### [EXERCISE OBJECTIVE]
Beginning with the first entry, set down each one exactly as shown.

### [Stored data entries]
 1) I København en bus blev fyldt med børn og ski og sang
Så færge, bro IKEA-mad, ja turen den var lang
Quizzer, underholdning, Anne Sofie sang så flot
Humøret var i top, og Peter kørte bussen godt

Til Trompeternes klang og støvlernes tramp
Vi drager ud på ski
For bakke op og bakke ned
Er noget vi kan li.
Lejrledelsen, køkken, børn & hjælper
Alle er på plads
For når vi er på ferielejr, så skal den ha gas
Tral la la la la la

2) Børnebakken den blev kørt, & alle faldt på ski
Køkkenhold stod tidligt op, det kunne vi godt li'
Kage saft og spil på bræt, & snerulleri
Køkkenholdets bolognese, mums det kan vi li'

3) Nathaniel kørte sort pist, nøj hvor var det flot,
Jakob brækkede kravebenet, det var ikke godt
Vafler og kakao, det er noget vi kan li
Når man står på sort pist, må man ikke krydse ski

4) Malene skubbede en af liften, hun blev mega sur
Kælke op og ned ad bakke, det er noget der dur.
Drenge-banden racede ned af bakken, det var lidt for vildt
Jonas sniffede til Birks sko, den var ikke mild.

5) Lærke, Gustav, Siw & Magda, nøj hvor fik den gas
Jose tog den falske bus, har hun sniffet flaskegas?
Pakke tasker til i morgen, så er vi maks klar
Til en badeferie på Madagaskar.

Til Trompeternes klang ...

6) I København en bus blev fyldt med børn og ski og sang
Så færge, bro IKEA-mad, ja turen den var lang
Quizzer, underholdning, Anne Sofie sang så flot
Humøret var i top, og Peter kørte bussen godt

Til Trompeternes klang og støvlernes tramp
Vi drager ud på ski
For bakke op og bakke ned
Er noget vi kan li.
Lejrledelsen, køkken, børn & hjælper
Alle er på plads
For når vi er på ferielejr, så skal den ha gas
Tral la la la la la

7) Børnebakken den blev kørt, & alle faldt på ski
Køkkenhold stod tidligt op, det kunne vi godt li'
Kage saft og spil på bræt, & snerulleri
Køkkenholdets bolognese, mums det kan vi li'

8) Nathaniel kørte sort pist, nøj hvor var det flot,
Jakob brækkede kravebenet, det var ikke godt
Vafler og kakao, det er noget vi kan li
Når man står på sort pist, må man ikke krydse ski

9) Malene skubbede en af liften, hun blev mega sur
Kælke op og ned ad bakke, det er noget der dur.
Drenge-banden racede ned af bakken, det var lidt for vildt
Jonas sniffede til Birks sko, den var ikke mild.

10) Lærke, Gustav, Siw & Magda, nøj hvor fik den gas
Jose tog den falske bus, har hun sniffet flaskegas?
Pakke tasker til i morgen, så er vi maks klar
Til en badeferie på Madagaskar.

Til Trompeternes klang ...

### [EXERCISE OUTPUT]
 1) I København en bus blev fyldt med børn og ski og sang
Så færge, bro IKEA-mad, ja turen den var lang
Quizzer, underholdning, Anne Sofie sang så flot
Humøret var i top, og Peter kørte bussen godt

Til Trompeternes klang og støvlernes tramp
Vi drager ud på ski
For bakke op og bakke ned
Er noget vi kan li.
Lejrledelsen, køkken, børn & hjælper
Alle er på plads
For når vi er på ferielejr, så skal den ha gas
Tral la la la la la

2) Børnebakken den blev kørt, & alle faldt på ski
Køkkenhold stod tidligt op, det kunne vi godt li'
Kage saft og spil på bræt, & snerulleri
Køkkenholdets bolognese, mums det kan vi li'

3) Nathaniel kørte sort pist, nøj hvor var det flot,
Jakob brækkede kravebenet, det var ikke godt
Vafler og kakao, det er noget vi kan li
Når man står på sort pist, må man ikke krydse ski

4) Malene skubbede en af liften, hun blev mega sur
Kælke op og ned ad bakke, det er noget der dur.
Drenge-banden racede ned af bakken, det var lidt for vildt
Jonas sniffede til Birks sko, den var ikke mild.

5) Lærke, Gustav, Siw & Magda, nøj hvor fik den gas
Jose tog den falske bus, har hun sniffet flaskegas?
Pakke tasker til i morgen, så er vi maks klar
Til en badeferie på Madagaskar.

Til Trompeternes klang ...

6) I København en bus blev fyldt med børn og ski og sang
Så færge, bro IKEA-mad, ja turen den var lang
Quizzer, underholdning, Anne Sofie sang så flot
Humøret var i top, og Peter kørte bussen godt

Til Trompeternes klang og støvlernes tramp
Vi drager ud på ski
For bakke op og bakke ned
Er noget vi kan li.
Lejrledelsen, køkken, børn & hjælper
Alle er på plads
For når vi er på ferielejr, så skal den ha gas
Tral la la la la la

7) Børnebakken den blev kørt, & alle faldt på ski
Køkkenhold stod tidligt op, det kunne vi godt li'
Kage saft og spil på bræt, & snerulleri
Køkkenholdets bolognese, mums det kan vi li'

8) Nathaniel kørte sort pist, nøj hvor var det flot,
Jakob brækkede kravebenet, det var ikke godt
Vafler og kakao, det er noget vi kan li
Når man står på sort pist, må man ikke krydse ski

9) Malene skubbede en af liften, hun blev mega sur
Kælke op og ned ad bakke, det er noget der dur.
Drenge-banden racede ned af bakken, det var lidt for vildt
Jonas sniffede til Birks sko, den var ikke mild.

10) Lærke, Gustav, Siw & Magda, nøj hvor fik den gas
Jose tog den falske bus, har hun sniffet flaskegas?
Pakke tasker til i morgen, så er vi maks klar
Til en badeferie på Madagaskar.

Til Trompeternes klang ...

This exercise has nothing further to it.